### EXERCISE DESCRIPTION
Return the items from the line with "How should one sort" to the line with "from furthest to nearest?", copying each line unchanged.

### Source records
>>>

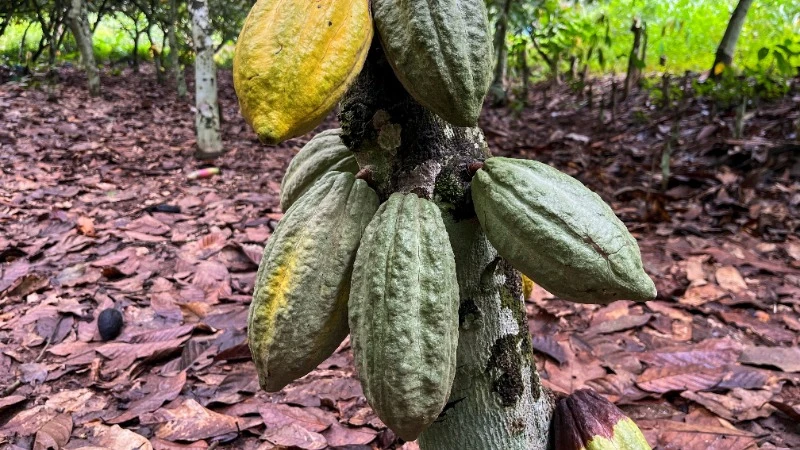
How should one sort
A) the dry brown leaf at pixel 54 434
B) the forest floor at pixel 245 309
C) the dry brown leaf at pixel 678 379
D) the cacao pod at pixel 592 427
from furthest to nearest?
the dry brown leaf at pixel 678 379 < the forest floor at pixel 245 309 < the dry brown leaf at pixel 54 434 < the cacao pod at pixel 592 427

<<<
>>>

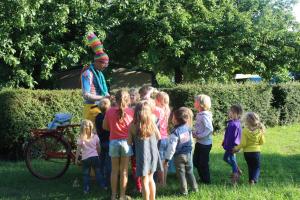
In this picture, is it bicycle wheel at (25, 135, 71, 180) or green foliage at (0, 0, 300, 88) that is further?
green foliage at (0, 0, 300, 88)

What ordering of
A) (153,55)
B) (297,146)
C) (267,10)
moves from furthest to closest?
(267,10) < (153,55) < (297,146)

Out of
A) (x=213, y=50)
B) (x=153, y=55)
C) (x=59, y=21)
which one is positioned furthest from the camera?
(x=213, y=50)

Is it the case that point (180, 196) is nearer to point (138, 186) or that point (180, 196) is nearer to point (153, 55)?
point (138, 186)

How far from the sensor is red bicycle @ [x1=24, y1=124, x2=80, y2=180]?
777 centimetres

<<<

### ANSWER BELOW
How should one sort
A) the dry brown leaf at pixel 54 434
B) the forest floor at pixel 245 309
C) the dry brown leaf at pixel 678 379
D) the cacao pod at pixel 592 427
from furthest to nearest?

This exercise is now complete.